We had a reader send in the following comment:
"It sounds like bringing a rental to the level of trade or business (the 250 hours) would make it subject to SE tax in all cases except the common control scenario? Specifically, we have land held outside the operating entities, either by individuals or separate pass-through entities, primarily to protect the land but also to reduce SE tax. (I am in the 8th district.) Do you think that qualifying the rental entities income as QBI, via common ownership, now makes that rental/pass-through income subject to SE tax? "
The quick answer is no. It is not subject to SE tax. The common ownership rules trump the safe harbor rules. If your farm operation pays rent to you or a pass-through entity, then no hours are required related to the rental income. By default, this income qualifies as QBI (unless it is being paid by a C corporation).

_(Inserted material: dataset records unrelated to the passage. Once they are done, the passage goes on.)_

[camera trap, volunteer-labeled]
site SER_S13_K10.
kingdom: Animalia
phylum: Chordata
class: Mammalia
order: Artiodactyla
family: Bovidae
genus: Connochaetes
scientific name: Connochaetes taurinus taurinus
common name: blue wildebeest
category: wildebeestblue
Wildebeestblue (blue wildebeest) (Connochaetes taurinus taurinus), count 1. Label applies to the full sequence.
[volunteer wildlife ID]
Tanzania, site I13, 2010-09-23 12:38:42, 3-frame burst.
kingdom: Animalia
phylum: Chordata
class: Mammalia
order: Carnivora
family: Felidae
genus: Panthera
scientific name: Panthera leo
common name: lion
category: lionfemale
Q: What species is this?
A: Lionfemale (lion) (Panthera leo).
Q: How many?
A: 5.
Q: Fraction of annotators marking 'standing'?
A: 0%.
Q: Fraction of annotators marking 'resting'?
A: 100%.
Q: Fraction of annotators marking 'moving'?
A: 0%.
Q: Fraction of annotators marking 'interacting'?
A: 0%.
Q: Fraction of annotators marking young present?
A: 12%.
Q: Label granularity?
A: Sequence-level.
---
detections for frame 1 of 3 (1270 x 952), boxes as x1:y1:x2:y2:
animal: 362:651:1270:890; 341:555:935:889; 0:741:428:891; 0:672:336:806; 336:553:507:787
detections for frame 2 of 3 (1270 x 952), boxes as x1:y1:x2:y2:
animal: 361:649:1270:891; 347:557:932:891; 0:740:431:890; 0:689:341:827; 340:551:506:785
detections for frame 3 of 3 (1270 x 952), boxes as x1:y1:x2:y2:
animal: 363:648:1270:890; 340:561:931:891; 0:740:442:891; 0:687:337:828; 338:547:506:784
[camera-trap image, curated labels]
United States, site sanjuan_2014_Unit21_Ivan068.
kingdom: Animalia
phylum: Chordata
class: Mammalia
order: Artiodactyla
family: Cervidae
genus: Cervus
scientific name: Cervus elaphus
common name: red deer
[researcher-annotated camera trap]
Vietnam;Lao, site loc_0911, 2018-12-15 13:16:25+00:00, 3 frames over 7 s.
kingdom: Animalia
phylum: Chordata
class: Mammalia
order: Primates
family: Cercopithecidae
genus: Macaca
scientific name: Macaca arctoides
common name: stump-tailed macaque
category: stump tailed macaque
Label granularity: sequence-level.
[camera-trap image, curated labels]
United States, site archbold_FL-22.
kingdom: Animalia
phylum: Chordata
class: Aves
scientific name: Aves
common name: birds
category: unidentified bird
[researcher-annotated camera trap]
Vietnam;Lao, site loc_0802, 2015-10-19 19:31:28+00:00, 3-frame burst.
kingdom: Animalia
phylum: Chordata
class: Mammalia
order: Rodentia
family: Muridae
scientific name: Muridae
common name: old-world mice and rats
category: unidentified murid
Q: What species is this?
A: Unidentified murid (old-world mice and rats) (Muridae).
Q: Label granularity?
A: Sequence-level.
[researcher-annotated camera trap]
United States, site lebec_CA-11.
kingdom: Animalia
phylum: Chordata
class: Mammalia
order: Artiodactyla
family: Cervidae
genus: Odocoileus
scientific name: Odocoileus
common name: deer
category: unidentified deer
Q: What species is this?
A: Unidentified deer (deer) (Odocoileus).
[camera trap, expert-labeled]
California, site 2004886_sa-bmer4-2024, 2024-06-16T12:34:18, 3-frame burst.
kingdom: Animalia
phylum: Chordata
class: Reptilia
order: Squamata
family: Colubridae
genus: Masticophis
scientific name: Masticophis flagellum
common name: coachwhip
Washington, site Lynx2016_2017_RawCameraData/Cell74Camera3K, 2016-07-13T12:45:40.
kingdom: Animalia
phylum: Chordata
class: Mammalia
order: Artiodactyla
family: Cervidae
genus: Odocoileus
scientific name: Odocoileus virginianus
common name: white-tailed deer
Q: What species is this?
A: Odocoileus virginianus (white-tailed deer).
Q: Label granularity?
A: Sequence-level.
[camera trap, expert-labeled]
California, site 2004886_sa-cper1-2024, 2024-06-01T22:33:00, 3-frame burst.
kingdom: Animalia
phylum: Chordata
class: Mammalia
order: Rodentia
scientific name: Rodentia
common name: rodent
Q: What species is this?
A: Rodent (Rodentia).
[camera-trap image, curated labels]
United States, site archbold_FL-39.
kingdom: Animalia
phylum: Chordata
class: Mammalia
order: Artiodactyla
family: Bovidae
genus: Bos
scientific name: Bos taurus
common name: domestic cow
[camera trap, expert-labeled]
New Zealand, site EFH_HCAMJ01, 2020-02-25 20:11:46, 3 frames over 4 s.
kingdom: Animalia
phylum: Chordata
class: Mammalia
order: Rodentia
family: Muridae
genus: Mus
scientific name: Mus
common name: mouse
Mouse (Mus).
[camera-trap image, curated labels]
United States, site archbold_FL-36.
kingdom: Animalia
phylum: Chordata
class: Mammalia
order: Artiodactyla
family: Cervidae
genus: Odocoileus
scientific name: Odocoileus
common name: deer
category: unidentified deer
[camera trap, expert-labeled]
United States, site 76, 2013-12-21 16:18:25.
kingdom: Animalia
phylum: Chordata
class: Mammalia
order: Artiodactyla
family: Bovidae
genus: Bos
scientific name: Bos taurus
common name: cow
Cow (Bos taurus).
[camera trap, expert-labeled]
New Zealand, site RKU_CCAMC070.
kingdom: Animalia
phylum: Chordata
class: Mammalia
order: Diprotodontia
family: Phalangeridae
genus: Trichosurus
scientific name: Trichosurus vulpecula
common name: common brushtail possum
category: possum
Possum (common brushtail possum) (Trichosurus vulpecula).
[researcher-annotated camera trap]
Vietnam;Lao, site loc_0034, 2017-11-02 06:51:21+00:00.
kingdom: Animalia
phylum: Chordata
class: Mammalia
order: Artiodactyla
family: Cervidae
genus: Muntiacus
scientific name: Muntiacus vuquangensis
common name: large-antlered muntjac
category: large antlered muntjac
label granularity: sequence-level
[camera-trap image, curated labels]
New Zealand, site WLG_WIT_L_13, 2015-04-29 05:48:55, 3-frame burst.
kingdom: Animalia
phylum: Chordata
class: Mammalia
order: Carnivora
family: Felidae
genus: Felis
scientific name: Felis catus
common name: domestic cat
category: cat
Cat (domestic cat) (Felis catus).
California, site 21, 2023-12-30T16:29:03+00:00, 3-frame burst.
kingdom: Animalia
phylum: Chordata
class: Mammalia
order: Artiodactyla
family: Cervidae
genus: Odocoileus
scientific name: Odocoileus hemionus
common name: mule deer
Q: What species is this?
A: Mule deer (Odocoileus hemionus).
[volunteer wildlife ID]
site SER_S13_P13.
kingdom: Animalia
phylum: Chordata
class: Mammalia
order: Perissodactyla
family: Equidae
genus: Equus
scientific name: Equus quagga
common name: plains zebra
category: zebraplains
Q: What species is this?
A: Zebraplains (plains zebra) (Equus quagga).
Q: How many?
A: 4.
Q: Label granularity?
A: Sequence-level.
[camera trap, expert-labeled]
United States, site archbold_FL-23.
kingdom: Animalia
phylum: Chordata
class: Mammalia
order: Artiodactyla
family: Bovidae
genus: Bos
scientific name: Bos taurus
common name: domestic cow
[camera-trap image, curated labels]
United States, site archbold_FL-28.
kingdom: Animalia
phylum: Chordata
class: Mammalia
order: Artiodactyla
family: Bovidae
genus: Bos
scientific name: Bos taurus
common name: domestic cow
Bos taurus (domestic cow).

We will continue to want to have a lease calling for no landlord participation and paying fair market value leases. By having this lease, you will continue to have the income be QBI and more importantly, none of the rental income will be subject to self-employment tax.
The only time you ever need to look at the safe harbor rules is if you are not receiving rent from an entity that is part of the common group. Then you either meet the safe harbor rules or are able to argue that it rises to the level of a trade or business.
The bottom line - If you receive rent as part of a common group, no hours are required and you get QBI for all of that rental income even if one or more of the owners do not have ownership in the farm tenant.